En realidad, era una antigua bufanda de vicuña de Loro Piana, que valía más que toda la vajilla que sus padres probablemente prepararían esa noche. Sus botas estaban desgastadas, pero eran de cuero cosido a mano, elaboradas por un renombrado zapatero florentino.

Esta era la paradoja de su vida. Su familia veneraba la riqueza, pero desconocía el verdadero lujo. Perseguían las marcas y el artificio; Elena vivía en la discreta e inaccesible esfera del poder, donde las etiquetas se consideraban vulgares.

Regresó por el largo y sinuoso camino de entrada. La finca Vance, una enorme mansión de piedra caliza que sus padres habían hipotecado hasta el cuello para comprar, resplandecía de luz.

A través de los inmensos ventanales, vislumbró la silueta de un árbol de Navidad de 4 metros y el movimiento de camareros con chaquetas blancas.

Parecía una postal del sueño americano. Para Elena, era como una boca dispuesta a tragársela entera.

Llegó a la enorme puerta principal de roble y tocó el timbre. Esperó. Mucho tiempo. El viento le azotaba las mejillas desnudas.

Por fin, la puerta se abrió. No eran su padre ni su madre. Era la Sra. Gable, la ama de llaves que conocía a Elena desde niña.

«Señorita Elena», murmuró la anciana con los ojos llenos de lástima. «Tiene frío. Entre rápido». «Gracias, Martha».

«Gracias».

Elena entró en el vestíbulo. Una oleada de calidez la invadió, mezclada con los aromas de pavo asado, agujas de pino y un perfume precioso. El vestíbulo estaba repleto de abrigos: de visón, zorro y cachemira. En la sala de estar, se oyó un alboroto de risas forzadas y el tintineo de cristales.
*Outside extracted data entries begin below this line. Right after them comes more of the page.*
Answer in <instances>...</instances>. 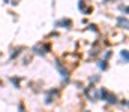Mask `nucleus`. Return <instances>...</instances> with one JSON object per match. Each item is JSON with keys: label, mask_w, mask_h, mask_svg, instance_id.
Listing matches in <instances>:
<instances>
[{"label": "nucleus", "mask_w": 129, "mask_h": 112, "mask_svg": "<svg viewBox=\"0 0 129 112\" xmlns=\"http://www.w3.org/2000/svg\"><path fill=\"white\" fill-rule=\"evenodd\" d=\"M122 57L125 58V61H128V52L126 51H122Z\"/></svg>", "instance_id": "obj_1"}, {"label": "nucleus", "mask_w": 129, "mask_h": 112, "mask_svg": "<svg viewBox=\"0 0 129 112\" xmlns=\"http://www.w3.org/2000/svg\"><path fill=\"white\" fill-rule=\"evenodd\" d=\"M101 69H102V70H105V69H107V64H105V61H101Z\"/></svg>", "instance_id": "obj_2"}]
</instances>
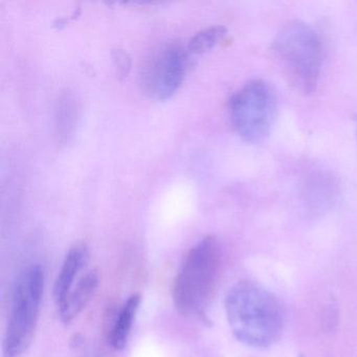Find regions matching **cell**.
Instances as JSON below:
<instances>
[{
    "instance_id": "6da1fadb",
    "label": "cell",
    "mask_w": 357,
    "mask_h": 357,
    "mask_svg": "<svg viewBox=\"0 0 357 357\" xmlns=\"http://www.w3.org/2000/svg\"><path fill=\"white\" fill-rule=\"evenodd\" d=\"M227 321L235 337L254 348L271 346L281 335L284 312L271 292L250 282L236 284L225 298Z\"/></svg>"
},
{
    "instance_id": "7a4b0ae2",
    "label": "cell",
    "mask_w": 357,
    "mask_h": 357,
    "mask_svg": "<svg viewBox=\"0 0 357 357\" xmlns=\"http://www.w3.org/2000/svg\"><path fill=\"white\" fill-rule=\"evenodd\" d=\"M222 254L216 238H202L183 258L172 286V300L181 314L190 317L206 315L219 278Z\"/></svg>"
},
{
    "instance_id": "3957f363",
    "label": "cell",
    "mask_w": 357,
    "mask_h": 357,
    "mask_svg": "<svg viewBox=\"0 0 357 357\" xmlns=\"http://www.w3.org/2000/svg\"><path fill=\"white\" fill-rule=\"evenodd\" d=\"M45 292V271L38 264L20 273L12 294L3 340V357H20L28 351L38 327Z\"/></svg>"
},
{
    "instance_id": "277c9868",
    "label": "cell",
    "mask_w": 357,
    "mask_h": 357,
    "mask_svg": "<svg viewBox=\"0 0 357 357\" xmlns=\"http://www.w3.org/2000/svg\"><path fill=\"white\" fill-rule=\"evenodd\" d=\"M273 51L301 91H315L323 63V45L312 26L298 20L288 22L275 37Z\"/></svg>"
},
{
    "instance_id": "5b68a950",
    "label": "cell",
    "mask_w": 357,
    "mask_h": 357,
    "mask_svg": "<svg viewBox=\"0 0 357 357\" xmlns=\"http://www.w3.org/2000/svg\"><path fill=\"white\" fill-rule=\"evenodd\" d=\"M277 96L263 80L246 83L229 101V118L236 132L248 143L264 141L277 114Z\"/></svg>"
},
{
    "instance_id": "8992f818",
    "label": "cell",
    "mask_w": 357,
    "mask_h": 357,
    "mask_svg": "<svg viewBox=\"0 0 357 357\" xmlns=\"http://www.w3.org/2000/svg\"><path fill=\"white\" fill-rule=\"evenodd\" d=\"M188 52L177 43L164 45L146 62L141 79L144 91L152 99L167 100L183 84L187 73Z\"/></svg>"
},
{
    "instance_id": "52a82bcc",
    "label": "cell",
    "mask_w": 357,
    "mask_h": 357,
    "mask_svg": "<svg viewBox=\"0 0 357 357\" xmlns=\"http://www.w3.org/2000/svg\"><path fill=\"white\" fill-rule=\"evenodd\" d=\"M89 252L84 244H77L68 250L54 286V298L57 307L66 300L70 290L82 277L86 268Z\"/></svg>"
},
{
    "instance_id": "ba28073f",
    "label": "cell",
    "mask_w": 357,
    "mask_h": 357,
    "mask_svg": "<svg viewBox=\"0 0 357 357\" xmlns=\"http://www.w3.org/2000/svg\"><path fill=\"white\" fill-rule=\"evenodd\" d=\"M139 304L141 296L137 294H131L110 317L106 329V340L114 350L121 351L126 347Z\"/></svg>"
},
{
    "instance_id": "9c48e42d",
    "label": "cell",
    "mask_w": 357,
    "mask_h": 357,
    "mask_svg": "<svg viewBox=\"0 0 357 357\" xmlns=\"http://www.w3.org/2000/svg\"><path fill=\"white\" fill-rule=\"evenodd\" d=\"M99 283V273L97 271H89L80 278L66 300L58 306V313L62 323L68 325L84 310L95 296Z\"/></svg>"
},
{
    "instance_id": "30bf717a",
    "label": "cell",
    "mask_w": 357,
    "mask_h": 357,
    "mask_svg": "<svg viewBox=\"0 0 357 357\" xmlns=\"http://www.w3.org/2000/svg\"><path fill=\"white\" fill-rule=\"evenodd\" d=\"M227 35V30L221 26H211L196 33L188 45V51L194 54H204L218 45Z\"/></svg>"
},
{
    "instance_id": "8fae6325",
    "label": "cell",
    "mask_w": 357,
    "mask_h": 357,
    "mask_svg": "<svg viewBox=\"0 0 357 357\" xmlns=\"http://www.w3.org/2000/svg\"><path fill=\"white\" fill-rule=\"evenodd\" d=\"M62 108H63L64 110H62L61 108L59 109V116H58L59 124L58 125H59L60 128H61V125L63 124V129L66 130V133H68L77 116V112H75L76 106H75L73 102L68 101V103L64 102V103L62 104Z\"/></svg>"
}]
</instances>
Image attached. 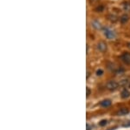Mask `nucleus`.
I'll list each match as a JSON object with an SVG mask.
<instances>
[{
	"instance_id": "1",
	"label": "nucleus",
	"mask_w": 130,
	"mask_h": 130,
	"mask_svg": "<svg viewBox=\"0 0 130 130\" xmlns=\"http://www.w3.org/2000/svg\"><path fill=\"white\" fill-rule=\"evenodd\" d=\"M106 87L109 91H115V90H116L119 87V84L115 80H109L106 84Z\"/></svg>"
},
{
	"instance_id": "2",
	"label": "nucleus",
	"mask_w": 130,
	"mask_h": 130,
	"mask_svg": "<svg viewBox=\"0 0 130 130\" xmlns=\"http://www.w3.org/2000/svg\"><path fill=\"white\" fill-rule=\"evenodd\" d=\"M103 33L107 39H115V31L109 28H103Z\"/></svg>"
},
{
	"instance_id": "3",
	"label": "nucleus",
	"mask_w": 130,
	"mask_h": 130,
	"mask_svg": "<svg viewBox=\"0 0 130 130\" xmlns=\"http://www.w3.org/2000/svg\"><path fill=\"white\" fill-rule=\"evenodd\" d=\"M121 60H122L123 63H125L126 65L130 66V52H123L121 56Z\"/></svg>"
},
{
	"instance_id": "4",
	"label": "nucleus",
	"mask_w": 130,
	"mask_h": 130,
	"mask_svg": "<svg viewBox=\"0 0 130 130\" xmlns=\"http://www.w3.org/2000/svg\"><path fill=\"white\" fill-rule=\"evenodd\" d=\"M107 48H108V46H107V44L104 41H100L99 43L97 44V49L99 50L100 52H105L107 51Z\"/></svg>"
},
{
	"instance_id": "5",
	"label": "nucleus",
	"mask_w": 130,
	"mask_h": 130,
	"mask_svg": "<svg viewBox=\"0 0 130 130\" xmlns=\"http://www.w3.org/2000/svg\"><path fill=\"white\" fill-rule=\"evenodd\" d=\"M101 107H102V108H108V107H110L111 105H112V102H111L110 100H102V102L100 103Z\"/></svg>"
},
{
	"instance_id": "6",
	"label": "nucleus",
	"mask_w": 130,
	"mask_h": 130,
	"mask_svg": "<svg viewBox=\"0 0 130 130\" xmlns=\"http://www.w3.org/2000/svg\"><path fill=\"white\" fill-rule=\"evenodd\" d=\"M129 19V16L127 15V14H123L122 16L120 18V21L122 24H125V23H127V21Z\"/></svg>"
},
{
	"instance_id": "7",
	"label": "nucleus",
	"mask_w": 130,
	"mask_h": 130,
	"mask_svg": "<svg viewBox=\"0 0 130 130\" xmlns=\"http://www.w3.org/2000/svg\"><path fill=\"white\" fill-rule=\"evenodd\" d=\"M129 113V110L127 109V108H121L120 110L118 111V113H117V114H119V115H125V114H127Z\"/></svg>"
},
{
	"instance_id": "8",
	"label": "nucleus",
	"mask_w": 130,
	"mask_h": 130,
	"mask_svg": "<svg viewBox=\"0 0 130 130\" xmlns=\"http://www.w3.org/2000/svg\"><path fill=\"white\" fill-rule=\"evenodd\" d=\"M129 95H130V93L127 89L122 90V92H121V98H123V99H127V98L129 97Z\"/></svg>"
},
{
	"instance_id": "9",
	"label": "nucleus",
	"mask_w": 130,
	"mask_h": 130,
	"mask_svg": "<svg viewBox=\"0 0 130 130\" xmlns=\"http://www.w3.org/2000/svg\"><path fill=\"white\" fill-rule=\"evenodd\" d=\"M123 9H124V10H126V11H129L130 10V3L127 1H125L123 2Z\"/></svg>"
},
{
	"instance_id": "10",
	"label": "nucleus",
	"mask_w": 130,
	"mask_h": 130,
	"mask_svg": "<svg viewBox=\"0 0 130 130\" xmlns=\"http://www.w3.org/2000/svg\"><path fill=\"white\" fill-rule=\"evenodd\" d=\"M108 20L113 23H115L117 20H118V18H117L115 15H113V14H109V15L108 16Z\"/></svg>"
},
{
	"instance_id": "11",
	"label": "nucleus",
	"mask_w": 130,
	"mask_h": 130,
	"mask_svg": "<svg viewBox=\"0 0 130 130\" xmlns=\"http://www.w3.org/2000/svg\"><path fill=\"white\" fill-rule=\"evenodd\" d=\"M92 26H93L94 28L97 29V30H99V29H102V26H101V23H99L98 21H94V22L92 23Z\"/></svg>"
},
{
	"instance_id": "12",
	"label": "nucleus",
	"mask_w": 130,
	"mask_h": 130,
	"mask_svg": "<svg viewBox=\"0 0 130 130\" xmlns=\"http://www.w3.org/2000/svg\"><path fill=\"white\" fill-rule=\"evenodd\" d=\"M95 10L96 12H102L104 10V6L102 5H99L95 8Z\"/></svg>"
},
{
	"instance_id": "13",
	"label": "nucleus",
	"mask_w": 130,
	"mask_h": 130,
	"mask_svg": "<svg viewBox=\"0 0 130 130\" xmlns=\"http://www.w3.org/2000/svg\"><path fill=\"white\" fill-rule=\"evenodd\" d=\"M107 122H108V121H107L106 120H102V121H100L99 125L101 126V127H103V126H106L107 125Z\"/></svg>"
},
{
	"instance_id": "14",
	"label": "nucleus",
	"mask_w": 130,
	"mask_h": 130,
	"mask_svg": "<svg viewBox=\"0 0 130 130\" xmlns=\"http://www.w3.org/2000/svg\"><path fill=\"white\" fill-rule=\"evenodd\" d=\"M102 74H103V71H102V69H99V70L96 71V75H97V76H101V75H102Z\"/></svg>"
},
{
	"instance_id": "15",
	"label": "nucleus",
	"mask_w": 130,
	"mask_h": 130,
	"mask_svg": "<svg viewBox=\"0 0 130 130\" xmlns=\"http://www.w3.org/2000/svg\"><path fill=\"white\" fill-rule=\"evenodd\" d=\"M90 93H91V91H90V89L89 87H87V97H89L90 95Z\"/></svg>"
},
{
	"instance_id": "16",
	"label": "nucleus",
	"mask_w": 130,
	"mask_h": 130,
	"mask_svg": "<svg viewBox=\"0 0 130 130\" xmlns=\"http://www.w3.org/2000/svg\"><path fill=\"white\" fill-rule=\"evenodd\" d=\"M97 1H99V0H89V3L90 4H94V3H95V2H97Z\"/></svg>"
},
{
	"instance_id": "17",
	"label": "nucleus",
	"mask_w": 130,
	"mask_h": 130,
	"mask_svg": "<svg viewBox=\"0 0 130 130\" xmlns=\"http://www.w3.org/2000/svg\"><path fill=\"white\" fill-rule=\"evenodd\" d=\"M129 124H126V125H124V127H130V122H128Z\"/></svg>"
},
{
	"instance_id": "18",
	"label": "nucleus",
	"mask_w": 130,
	"mask_h": 130,
	"mask_svg": "<svg viewBox=\"0 0 130 130\" xmlns=\"http://www.w3.org/2000/svg\"><path fill=\"white\" fill-rule=\"evenodd\" d=\"M127 46L130 48V42H129V43H127Z\"/></svg>"
}]
</instances>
Apenas se había desabrochado el abrigo cuando una figura emergió de entre la multitud. Beatrice Vance, vestida con un vestido dorado brillante, quizás un poco pequeño, corrió hacia ella. Por un momento, Elena esperó un abrazo.

En cambio, Beatrice la agarró del brazo, sus uñas cuidadas clavándose en la lana.

«Te dije que usaras la entrada trasera», susurró Beatrice en voz baja para que los demás invitados no la oyeran. «Mírate. Estás empapada. Pareces una rata ahogada». «Hola a ti también, mamá», dijo Elena con voz serena. «Feliz Navidad».

“No hay nada de alegría en que el agua gotee sobre mi alfombra persa”, gritó Beatrice. “Ve a la cocina y sécate. Y quédate ahí hasta que te llame. Sarah llegará pronto”.

Antes de que Elena pudiera responder, la música —un cuarteto de jazz en vivo— se detuvo. Un silencio invadió la sala. Los invitados volvieron la mirada hacia la gran escalera.

Beatrice soltó el brazo de Elena y se transformó al instante. Su expresión hosca dio paso a una sonrisa radiante y fija al girarse hacia la multitud. “Damas y caballeros”, anunció con voz temblorosa de orgullo, “¡esta es la mujer del momento!”.

Sarah Vance estaba en lo alto de las escaleras.

A sus treinta años, Sarah era tan hermosa como una chica de póster: ostentosa, sofisticada, llamaba la atención. Llevaba un vestido carmesí de Versace con una abertura atrevida. Diamantes, probablemente alquilados, brillaban alrededor de su cuello.

Bajó las escaleras lentamente, saboreando el momento. Sostenía una copa de champán como un cetro.

«Gracias a todos por venir», dijo Sarah, con la voz teñida de una arrogancia calculada. «Esta noche no se trata solo de Navidad. Se trata del futuro». »

Llegó al pie de la escalera y echó un vistazo a la habitación. Sus ojos se posaron en Elena, que estaba de pie junto al perchero, incómoda. Una sonrisa pícara se dibujó en los labios de Sarah.

«¡Oh, miren!», anunció Sarah, alzando la voz para que toda la sala pudiera oírla. «¡Por fin ha llegado mi querida hermanita! ¡Un aplauso para Elena, la única Vance que aún intenta pagar el alquiler en Brooklyn!»

Un murmullo de risas educadas y crueles recorrió la sala. Los invitados susurraban entre sí, con la mirada fija en las botas mojadas y el pelo despeinado de Elena.

Elena no se inmutó. Permaneció completamente quieta, con las manos metidas en los bolsillos del abrigo. En el bolsillo derecho, sus dedos rozaron una pluma estilográfica. Una Montblanc. La pluma con la que firmaba fusiones y adquisiciones valoradas en miles de millones de dólares.

Disfrútalo, Sarah, pensó Elena, viendo a su hermana disfrutar de las bromas. Disfruta de ser el centro de atención. Porque el gran avance es inminente.